» **Given task**
Show every line of the records that contains the word "dark".

» **Records shown**
== == ==
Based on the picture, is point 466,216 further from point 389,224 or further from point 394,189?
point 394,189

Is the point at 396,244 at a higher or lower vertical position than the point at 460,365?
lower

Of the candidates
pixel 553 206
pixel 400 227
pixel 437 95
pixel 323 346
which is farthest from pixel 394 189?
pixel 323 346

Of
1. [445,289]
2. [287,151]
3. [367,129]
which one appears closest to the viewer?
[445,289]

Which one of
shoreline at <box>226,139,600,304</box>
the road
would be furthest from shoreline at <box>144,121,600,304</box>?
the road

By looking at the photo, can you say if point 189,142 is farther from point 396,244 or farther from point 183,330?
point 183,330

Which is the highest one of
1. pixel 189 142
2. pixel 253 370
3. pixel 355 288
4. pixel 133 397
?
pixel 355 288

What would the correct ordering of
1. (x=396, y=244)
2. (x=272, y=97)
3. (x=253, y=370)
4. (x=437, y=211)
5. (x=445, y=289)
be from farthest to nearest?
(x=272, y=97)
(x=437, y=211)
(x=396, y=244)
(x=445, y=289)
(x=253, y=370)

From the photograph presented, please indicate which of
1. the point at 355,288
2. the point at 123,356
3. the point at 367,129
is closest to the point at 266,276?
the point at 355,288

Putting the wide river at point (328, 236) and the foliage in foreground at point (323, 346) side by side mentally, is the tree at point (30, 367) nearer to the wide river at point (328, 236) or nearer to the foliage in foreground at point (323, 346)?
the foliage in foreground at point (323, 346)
== == ==
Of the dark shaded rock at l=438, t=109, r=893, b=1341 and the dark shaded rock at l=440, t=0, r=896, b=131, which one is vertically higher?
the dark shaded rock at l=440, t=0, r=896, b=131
== == ==
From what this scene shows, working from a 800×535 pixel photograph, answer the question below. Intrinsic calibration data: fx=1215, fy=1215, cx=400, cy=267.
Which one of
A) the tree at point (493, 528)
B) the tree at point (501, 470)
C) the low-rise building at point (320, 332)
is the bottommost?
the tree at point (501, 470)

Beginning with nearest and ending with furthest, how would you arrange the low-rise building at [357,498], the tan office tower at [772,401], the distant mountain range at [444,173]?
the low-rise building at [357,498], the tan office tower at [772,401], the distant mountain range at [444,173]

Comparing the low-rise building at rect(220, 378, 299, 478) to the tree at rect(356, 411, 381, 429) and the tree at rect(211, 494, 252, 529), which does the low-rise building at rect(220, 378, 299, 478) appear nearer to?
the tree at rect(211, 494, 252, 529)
== == ==
» **Result below**
Of the dark shaded rock at l=438, t=109, r=893, b=1341 and the dark shaded rock at l=440, t=0, r=896, b=131, which one is vertically higher?
the dark shaded rock at l=440, t=0, r=896, b=131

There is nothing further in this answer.